Pro-Europe reformer Boris Tadic is favorite to beat hardline nationalist Tomislav Nikolic for the presidency of Serbia yesterday, in an election seen as the most decisive since Slobodan Milosevic fell four years ago.
The outcome could help determine whether Serbia, impoverished after years of wars and sanctions under Milosevic, faces renewed international isolation or builds closer ties with the West.
PHOTO: REUTERS
Low turnout among election-weary Serbs poses the biggest threat to Tadic of the center-left Democratic Party as Nikolic's supporters are more disciplined voters, analysts said.
But, "I expect victory for Tadic," said pollster Srdjan Bogosavljevic.
Nikolic's ultra-nationalist Radical Party is headed by Vojislav Seselj, who is an old Milosevic ally -- and like the former Serb strongman is detained by the UN war crimes tribunal in The Hague on charges of war crimes against Muslims and Croats.
The election may bring down Prime Minister Vojislav Kostunica's government, as one coalition ally has threatened to quit if Nikolic becomes president.
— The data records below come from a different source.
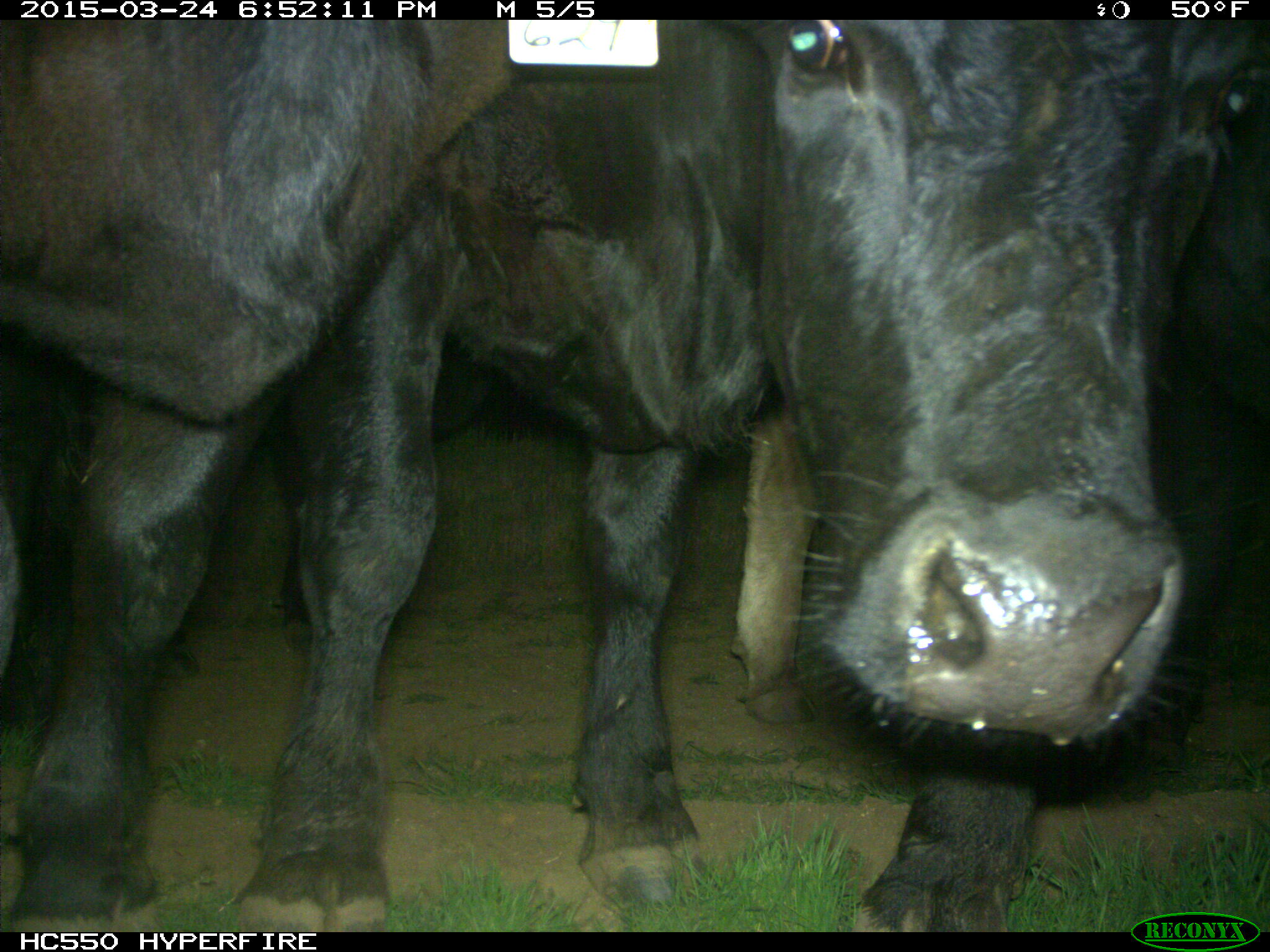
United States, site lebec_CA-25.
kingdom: Animalia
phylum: Chordata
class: Mammalia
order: Artiodactyla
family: Bovidae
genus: Bos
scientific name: Bos taurus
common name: domestic cow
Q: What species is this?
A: Bos taurus (domestic cow).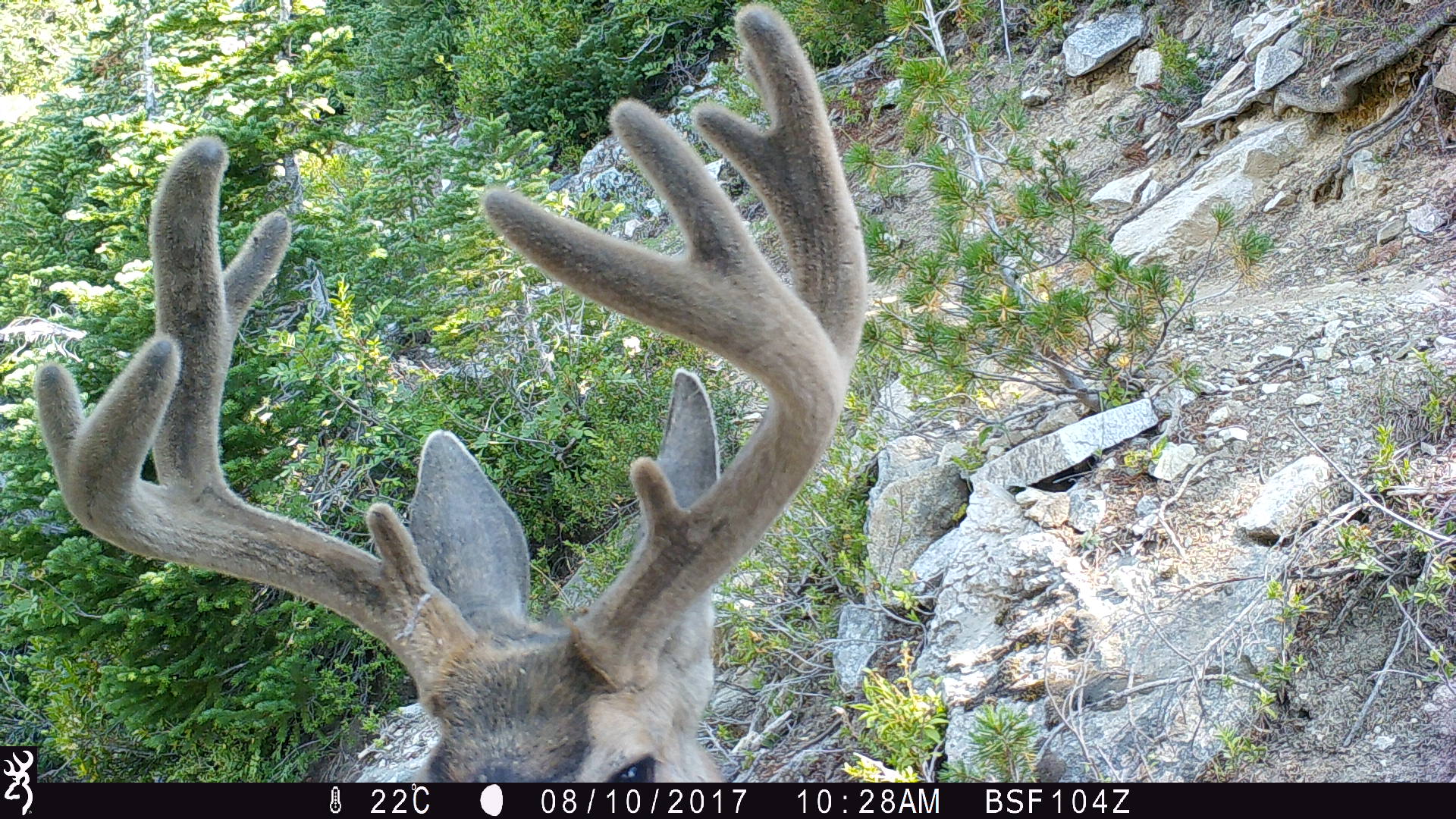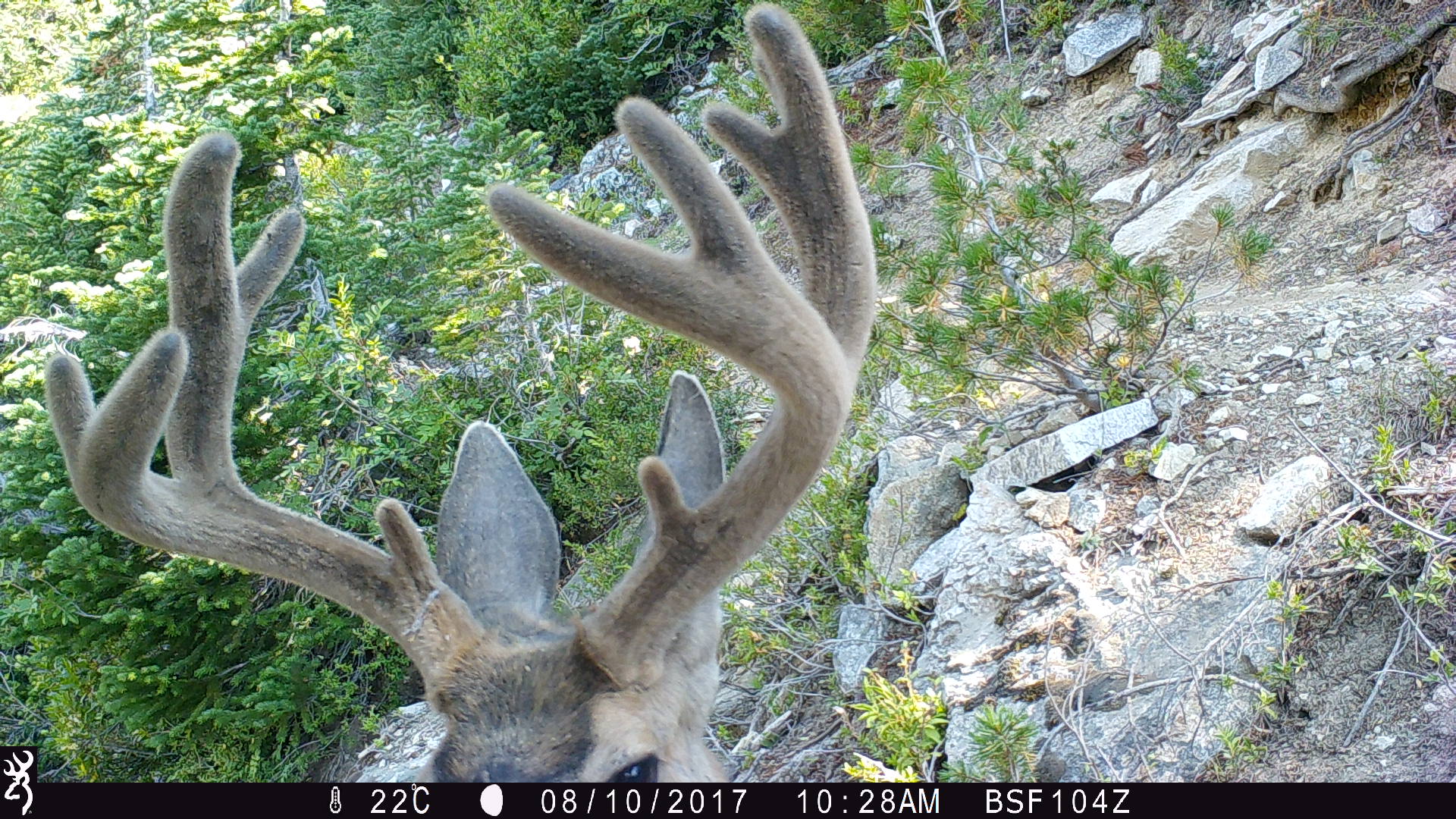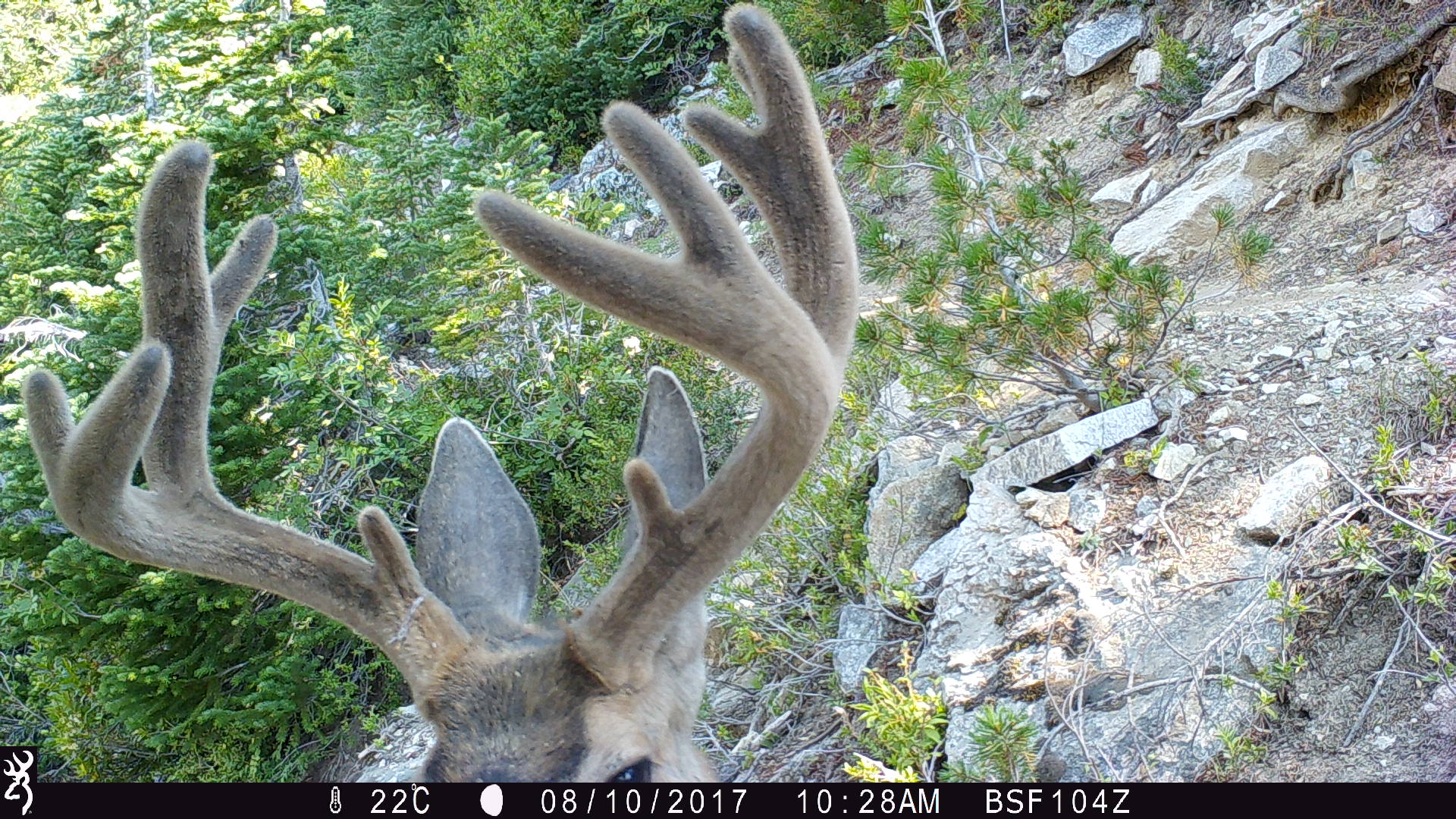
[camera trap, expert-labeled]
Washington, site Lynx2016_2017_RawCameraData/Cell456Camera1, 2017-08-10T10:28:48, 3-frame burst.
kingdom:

It could also have repercussions elsewhere in a region still volatile after 1990s conflicts.
"Nikolic is a nationalist who would want to see a Greater Serbia but Europe won't allow that," said pensioner Stojan Brkic, 70, as he cast a ballot for Tadic in central Belgrade.
"Europe would accept Tadic better," he said. "We must get linked to Europe, to live and work like Europeans."
The Radicals, who came first in December's parliamentary poll but failed to get into power, have benefited from widespread anger over hardship linked to a difficult transition to a market economy.
"The state is being sold out to a small group of newly rich businessmen," said car mechanic Slobodan Vukovic, 53. He voted for Nikolic, saying he was a man who kept his word and did not make empty promises like other politicians.
Nikolic says he wants to develop relations both with the West and the East and that he will meet Serbia's international obligations, rejecting charges his policies would turn it into a pariah in the world.
Nikolic, 52, and Tadic, 46, advanced from a field of 15 in a first round of voting two weeks ago, Nikolic polling 30.4 percent and Tadic 27.6 percent, forcing a run-off between them.
Tadic boosted his chances by securing the support of Kostunica, a conservative whose own candidate finished a distant fourth, and of third-placed tycoon Bogoljub Karic. The latest opinion poll gave him a 54 to 46 percent lead over Nikolic.
The election is the fourth since 2002 to pick a new president after three previous attempts failed because of low turnout. The turnout threshold has since been scrapped.
Western powers clearly favor Tadic, hoping he will help end feuding among the pro-democracy politicians who toppled Milosevic and speed up stalled political and economic reform.
Nikolic as president might hurt Serbia's chances of one day joining the wealthy EU and also risks scaring off foreign investment, diplomats and analysts say. He opposes handovers of suspects to the UN court, a key condition for ties with the EU. His party also advocates a Greater Serbia encompassing Serbs in Bosnia and Croatia, even though it now says it should be achieved peacefully.
The election is closely watched in independence-minded Montenegro as well as in UN-run Kosovo, whose Albanians desperately want to break away from Belgrade. Both are tied to Serbia in a loose union that replaced Yugoslavia last year.